Meditation isn’t just for cloistered monks anymore – it’s becoming increasingly popular in mainstream culture as a method for reducing stress, improving emotional and mental well-being, and grounding oneself. Meditation is practiced by everyone from yoga instructors to high-powered attorneys, and can be done in many different ways. It doesn’t matter whether it involves saying a mantra out loud to calm the mind and focus the imagination, sitting quietly and concentrating on breathing rhythmically, or even praying to a higher power. All of these methods provide similar benefits to the person doing it.

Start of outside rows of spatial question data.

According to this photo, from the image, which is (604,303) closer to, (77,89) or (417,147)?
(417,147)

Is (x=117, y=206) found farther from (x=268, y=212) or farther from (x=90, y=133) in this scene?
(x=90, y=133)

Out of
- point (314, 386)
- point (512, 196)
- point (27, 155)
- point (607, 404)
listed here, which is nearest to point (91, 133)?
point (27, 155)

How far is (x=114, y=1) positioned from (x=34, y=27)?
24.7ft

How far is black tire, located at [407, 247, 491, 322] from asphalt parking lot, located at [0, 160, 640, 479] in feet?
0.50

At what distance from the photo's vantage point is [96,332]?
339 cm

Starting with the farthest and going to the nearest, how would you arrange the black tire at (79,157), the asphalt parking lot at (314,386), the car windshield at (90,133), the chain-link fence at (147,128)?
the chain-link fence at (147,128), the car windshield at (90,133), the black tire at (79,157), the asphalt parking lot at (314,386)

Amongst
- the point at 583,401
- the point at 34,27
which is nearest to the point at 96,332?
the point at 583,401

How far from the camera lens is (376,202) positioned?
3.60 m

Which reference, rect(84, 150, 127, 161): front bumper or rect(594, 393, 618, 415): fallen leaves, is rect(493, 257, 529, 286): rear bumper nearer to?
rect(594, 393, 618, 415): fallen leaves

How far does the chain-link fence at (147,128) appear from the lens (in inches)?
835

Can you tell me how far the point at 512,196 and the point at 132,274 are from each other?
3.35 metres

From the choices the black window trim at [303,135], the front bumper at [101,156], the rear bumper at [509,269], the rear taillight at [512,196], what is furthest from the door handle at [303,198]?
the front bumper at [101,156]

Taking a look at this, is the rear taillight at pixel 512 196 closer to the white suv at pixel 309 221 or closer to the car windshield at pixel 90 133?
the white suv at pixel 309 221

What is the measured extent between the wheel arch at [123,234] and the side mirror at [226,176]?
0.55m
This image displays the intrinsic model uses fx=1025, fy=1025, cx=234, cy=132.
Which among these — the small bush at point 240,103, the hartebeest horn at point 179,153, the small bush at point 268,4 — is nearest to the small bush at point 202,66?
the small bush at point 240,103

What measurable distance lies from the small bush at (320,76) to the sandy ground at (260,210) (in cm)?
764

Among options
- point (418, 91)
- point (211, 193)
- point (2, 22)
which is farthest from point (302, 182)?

Research has shown that meditation doesn’t just have perceived benefits to one’s mood and overall sense of well-being. It has also been shown to lower blood pressure, mitigate chronic pain, promote healthy cells and even lower levels of stress hormones in the bloodstream. All of these meditative benefits provide improved health in both the short-term and the long-term, leading to fewer health problems later in life. And meditation can provide a calmer, more steady outlook on life. A recent study conducted at Emory University School of Medicine in Atlanta found that people who meditated regularly for six weeks exhibited less emotional distress and a lower immune reaction when they were presented with a stressful situation.
But that’s not all. Meditation can actually improve cognitive function and help build and strengthen connections in the brain. A number of studies have confirmed that meditating makes neural pathways more flexible and adaptable, which can help reduce anxiety and improve empathy. And a 2012 study in the journal Frontiers in Human Neuroscience found that regular meditation could actually speed up the processing power of the brain, improving cognitive function. And exciting new research has shown that meditation impacts the areas of the brain that are most effected by Alzheimer’s – potentially slowing the onset of the disease.